## Data excerpts

○ ○ ○ ○

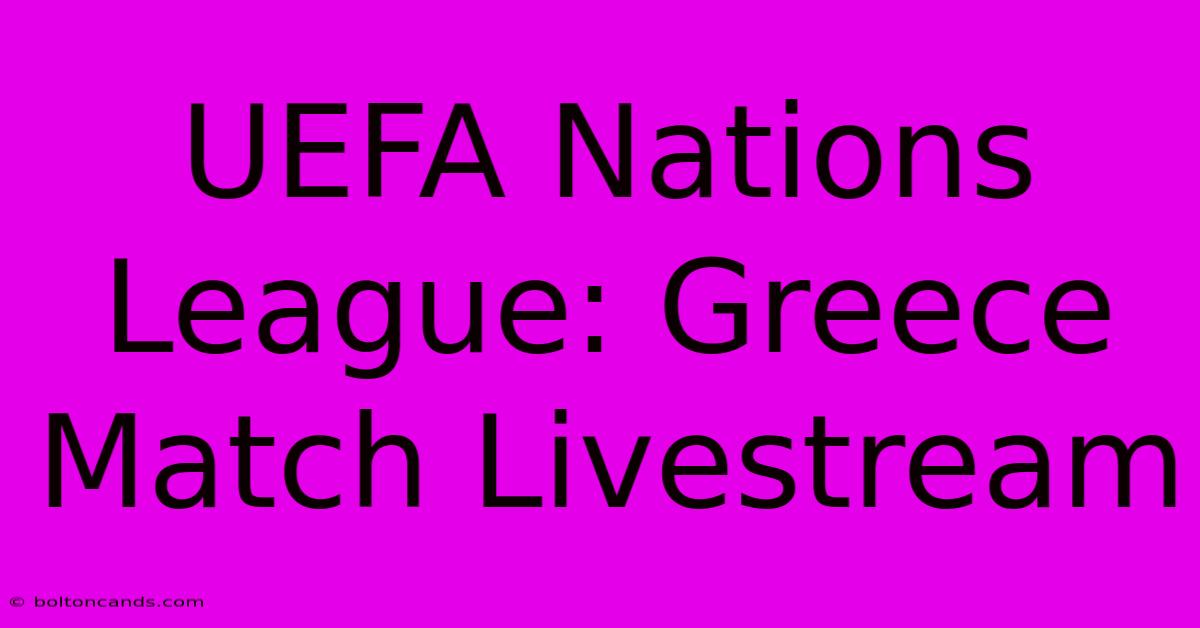 UEFA Nations League: Greece Match Livestream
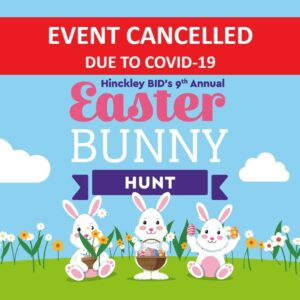 Hinckley BID's Easter Bunny Hunt Cancelled due to COVID-19 photograph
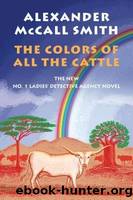 The Colours of all the Cattle by Alexander McCall Smith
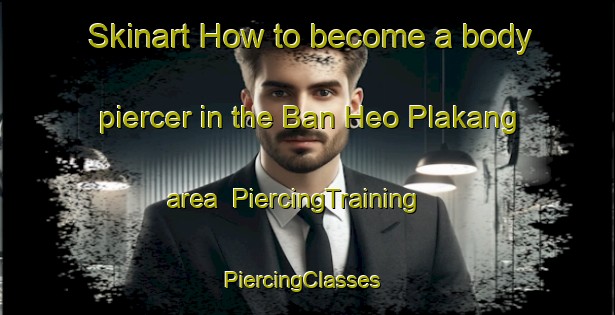 Skinart How to become a body piercer in the Ban Heo Plakang area | PiercingTraining | PiercingClasses | SkinartTraining-Thailand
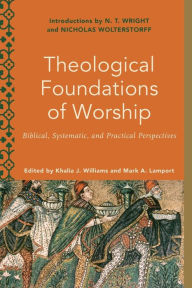 Title: Theological Foundations of Worship: Biblical, Systematic, and Practical Perspectives, Author: Khalia J. Williams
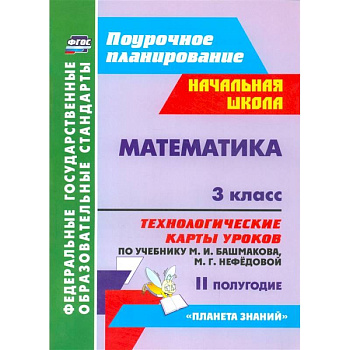 Математика. 3 класс. II полугодие. Технологические карты уроков по учебнику М.И. Башмаковой, М.Г. Нефедовой. Планета знаний Математика. 3 класс. II полугодие. Технологические карты уроков по учебнику М.И. Башмаковой, М.Г. Нефедовой. Планета знаний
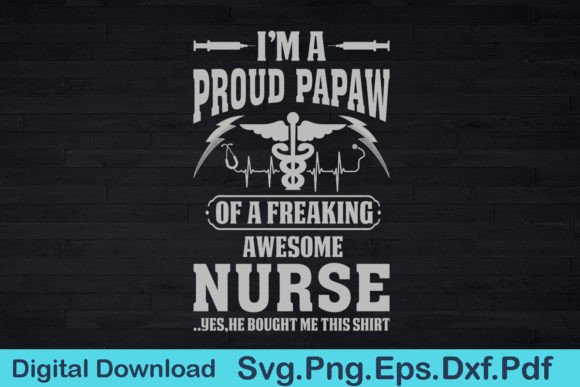 Funny Nurse Papaw T-Shirt Gift for Papaw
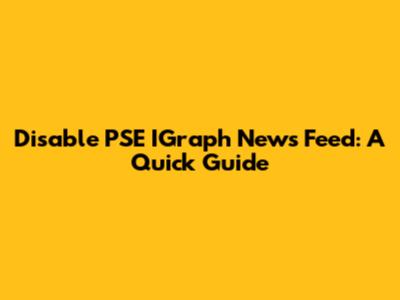 Disable PSE IGraph News Feed: A Quick Guide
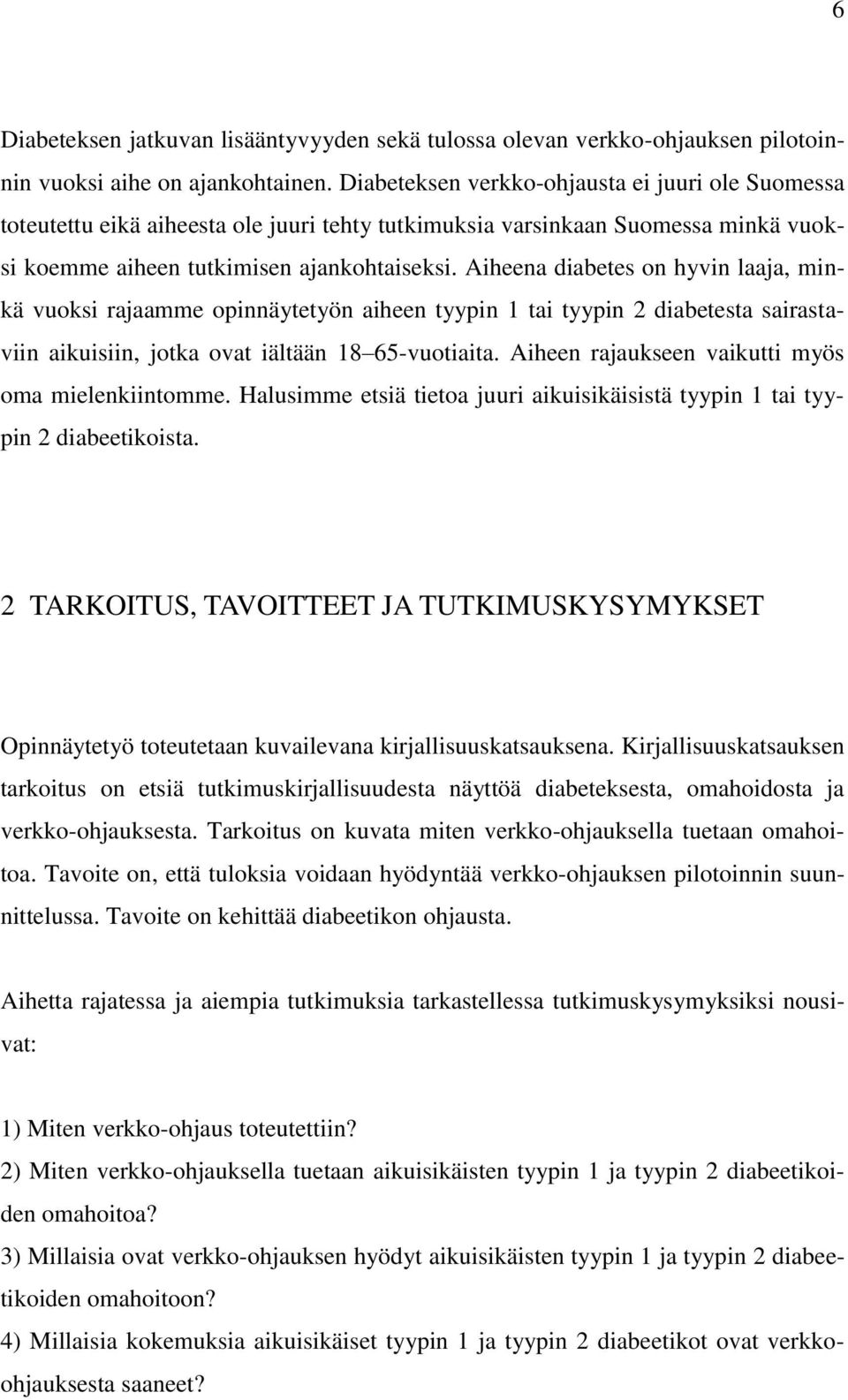 Aiheena diabetes on hyvin laaja, minkä vuoksi rajaamme opinnäytetyön aiheen tyypin 1 tai tyypin 2 diabetesta sairastaviin aikuisiin, jotka ovat iältään 18 65-vuotiaita.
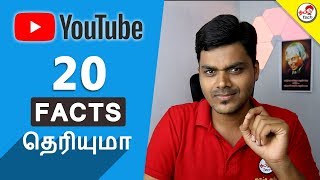 20 Amazing Facts about YouTube | Tamil Tech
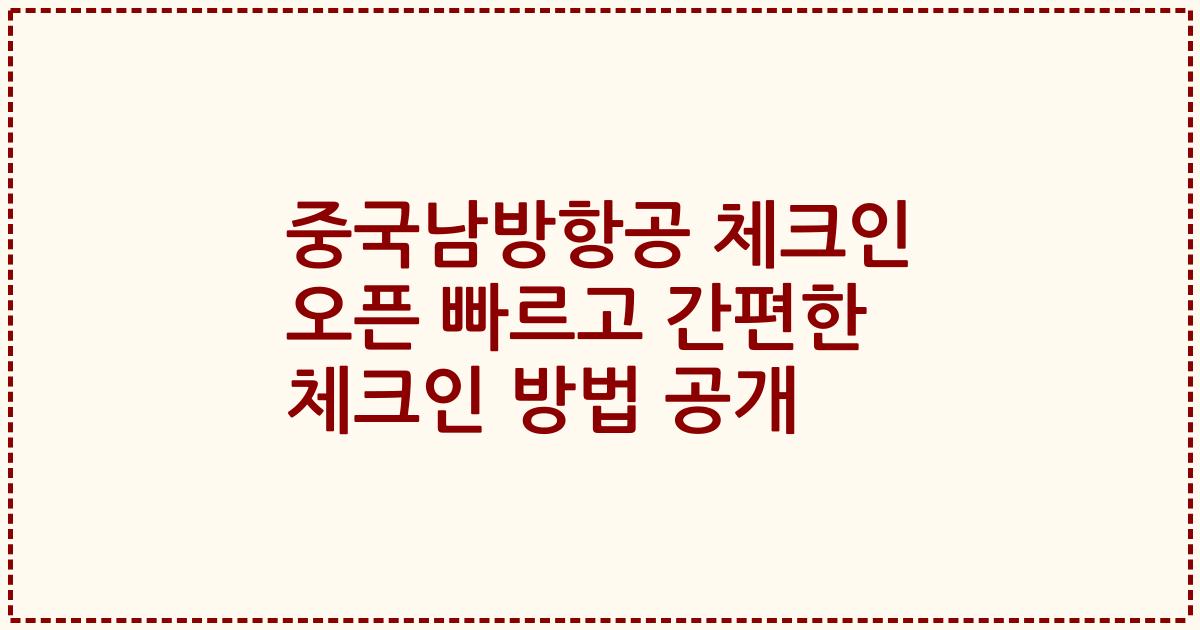 중국남방항공 체크인 오픈 빠르고 간편한 체크인 방법 공개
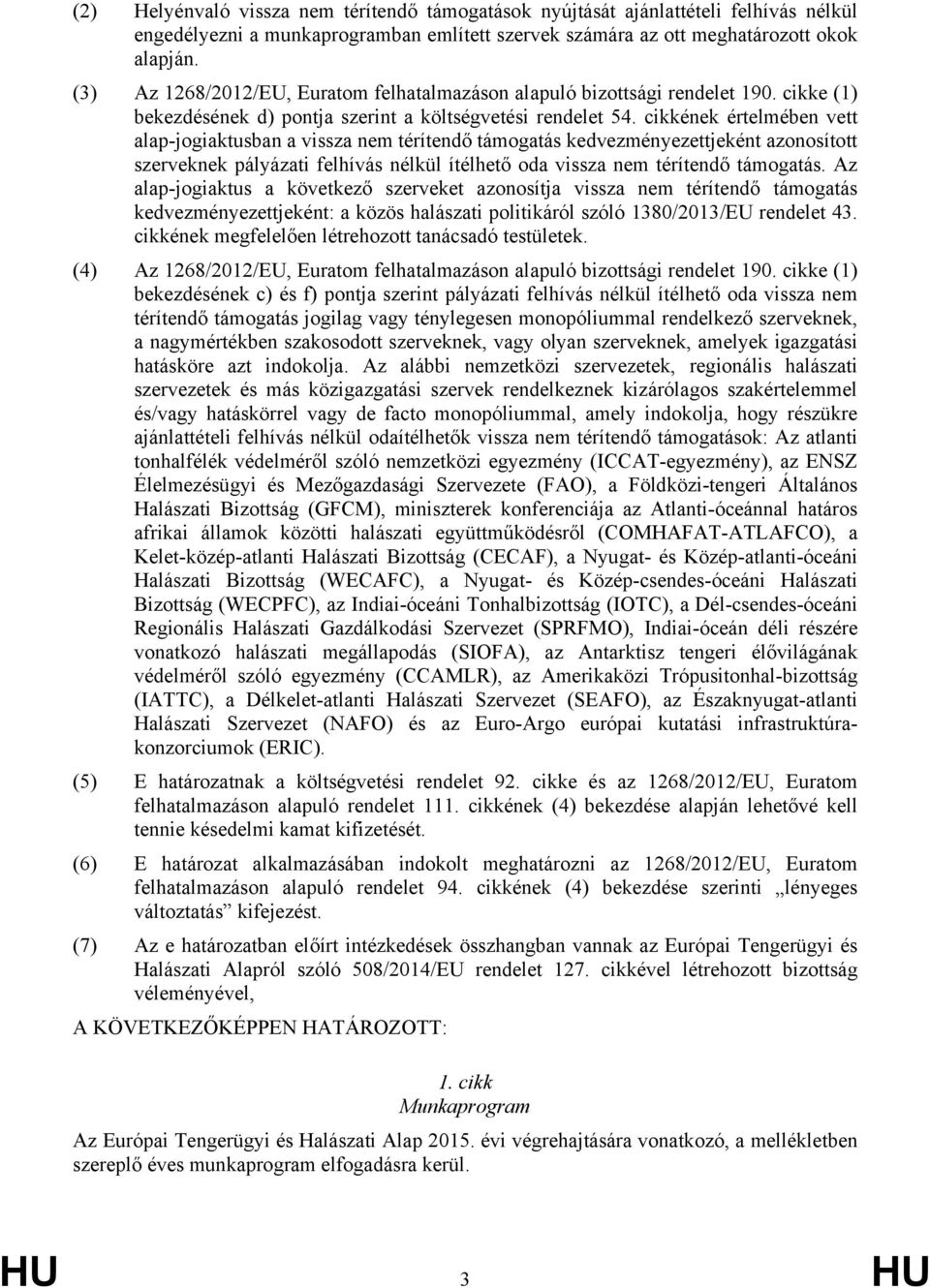 cikkének értelmében vett alap-jogiaktusban a vissza nem térítendő támogatás kedvezményezettjeként azonosított szerveknek pályázati felhívás nélkül ítélhető oda vissza nem térítendő támogatás.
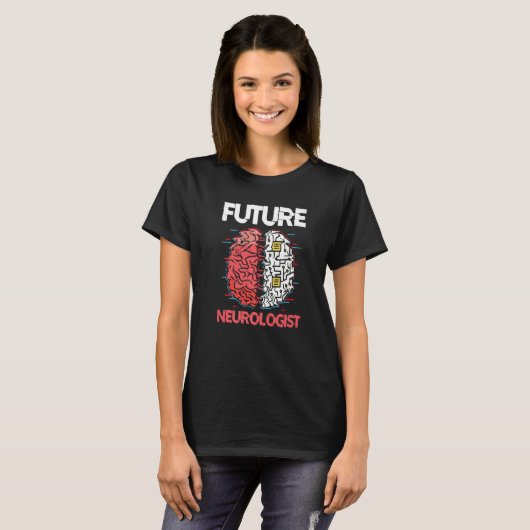 Future Neurologist Brain Neuroscience Neurology T-shirt (Voorkant volledig)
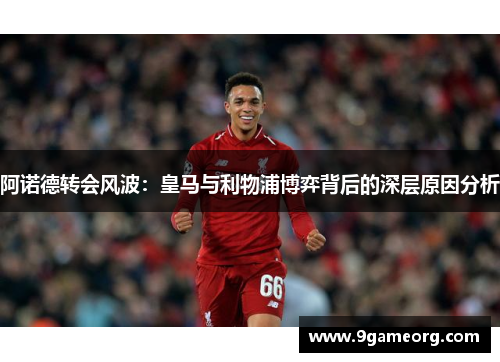 阿诺德转会风波：皇马与利物浦博弈背后的深层原因分析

○ ○ ○ ○

## About this task
Arrange all of the data above as a numbered list, skipping any blank lines. Leave the bracketed picture markers out of your answer.

## Solution for this problem
1.  UEFA Nations League: Greece Match Livestream
2.  Hinckley BID's Easter Bunny Hunt Cancelled due to COVID-19 photograph
3.  The Colours of all the Cattle by Alexander McCall Smith
4.  Skinart How to become a body piercer in the Ban Heo Plakang area | PiercingTraining | PiercingClasses | SkinartTraining-Thailand
5.  Title: Theological Foundations of Worship: Biblical, Systematic, and Practical Perspectives, Author: Khalia J. Williams
6.  Математика. 3 класс. II полугодие. Технологические карты уроков по учебнику М.И. Башмаковой, М.Г. Нефедовой. Планета знаний Математика. 3 класс. II полугодие. Технологические карты уроков по учебнику М.И. Башмаковой, М.Г. Нефедовой. Планета знаний
7.  Funny Nurse Papaw T-Shirt Gift for Papaw
8.  Disable PSE IGraph News Feed: A Quick Guide
9.  Aiheena diabetes on hyvin laaja, minkä vuoksi rajaamme opinnäytetyön aiheen tyypin 1 tai tyypin 2 diabetesta sairastaviin aikuisiin, jotka ovat iältään 18 65-vuotiaita.
10.  20 Amazing Facts about YouTube | Tamil Tech
11.  중국남방항공 체크인 오픈 빠르고 간편한 체크인 방법 공개
12.  cikkének értelmében vett alap-jogiaktusban a vissza nem térítendő támogatás kedvezményezettjeként azonosított szerveknek pályázati felhívás nélkül ítélhető oda vissza nem térítendő támogatás.
13.  Future Neurologist Brain Neuroscience Neurology T-shirt (Voorkant volledig)
14.  阿诺德转会风波：皇马与利物浦博弈背后的深层原因分析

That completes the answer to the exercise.